WHAT THE TASK ASKS: Give back exactly the stretch of data below from the line holding "Offensive Security/Red Team Instructor @INE" through the line holding "Tutustu maastorataan ennalta.", both ends included, and leave the remaining lines out.

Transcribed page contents
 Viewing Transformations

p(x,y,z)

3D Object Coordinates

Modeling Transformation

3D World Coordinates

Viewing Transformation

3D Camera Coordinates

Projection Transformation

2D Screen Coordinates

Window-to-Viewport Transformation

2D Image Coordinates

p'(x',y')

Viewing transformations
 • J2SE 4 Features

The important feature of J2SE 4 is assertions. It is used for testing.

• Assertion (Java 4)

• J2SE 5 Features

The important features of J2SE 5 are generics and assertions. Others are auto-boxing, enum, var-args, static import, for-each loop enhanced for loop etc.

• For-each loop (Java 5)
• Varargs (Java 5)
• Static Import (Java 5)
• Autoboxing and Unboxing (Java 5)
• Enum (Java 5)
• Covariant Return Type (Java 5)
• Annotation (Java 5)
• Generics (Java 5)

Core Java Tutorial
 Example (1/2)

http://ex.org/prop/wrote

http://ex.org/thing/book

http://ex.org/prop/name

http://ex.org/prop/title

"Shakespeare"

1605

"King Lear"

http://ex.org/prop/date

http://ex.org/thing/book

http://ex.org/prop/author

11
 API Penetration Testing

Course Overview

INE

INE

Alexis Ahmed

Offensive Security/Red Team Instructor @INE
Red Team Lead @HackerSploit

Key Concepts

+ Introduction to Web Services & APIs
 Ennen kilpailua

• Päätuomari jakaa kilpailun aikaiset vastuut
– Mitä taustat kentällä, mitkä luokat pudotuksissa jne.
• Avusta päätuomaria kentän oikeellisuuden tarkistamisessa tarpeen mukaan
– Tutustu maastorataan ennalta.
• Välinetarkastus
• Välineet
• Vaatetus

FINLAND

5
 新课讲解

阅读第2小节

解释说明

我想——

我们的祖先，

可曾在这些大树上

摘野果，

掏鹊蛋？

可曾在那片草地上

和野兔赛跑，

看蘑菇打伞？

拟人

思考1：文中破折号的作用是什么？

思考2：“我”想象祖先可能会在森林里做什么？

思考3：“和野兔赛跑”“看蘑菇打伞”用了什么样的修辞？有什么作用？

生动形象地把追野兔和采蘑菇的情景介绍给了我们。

WRITTEN ANSWER:
Offensive Security/Red Team Instructor @INE
Red Team Lead @HackerSploit

Key Concepts

+ Introduction to Web Services & APIs
 Ennen kilpailua

• Päätuomari jakaa kilpailun aikaiset vastuut
– Mitä taustat kentällä, mitkä luokat pudotuksissa jne.
• Avusta päätuomaria kentän oikeellisuuden tarkistamisessa tarpeen mukaan
– Tutustu maastorataan ennalta.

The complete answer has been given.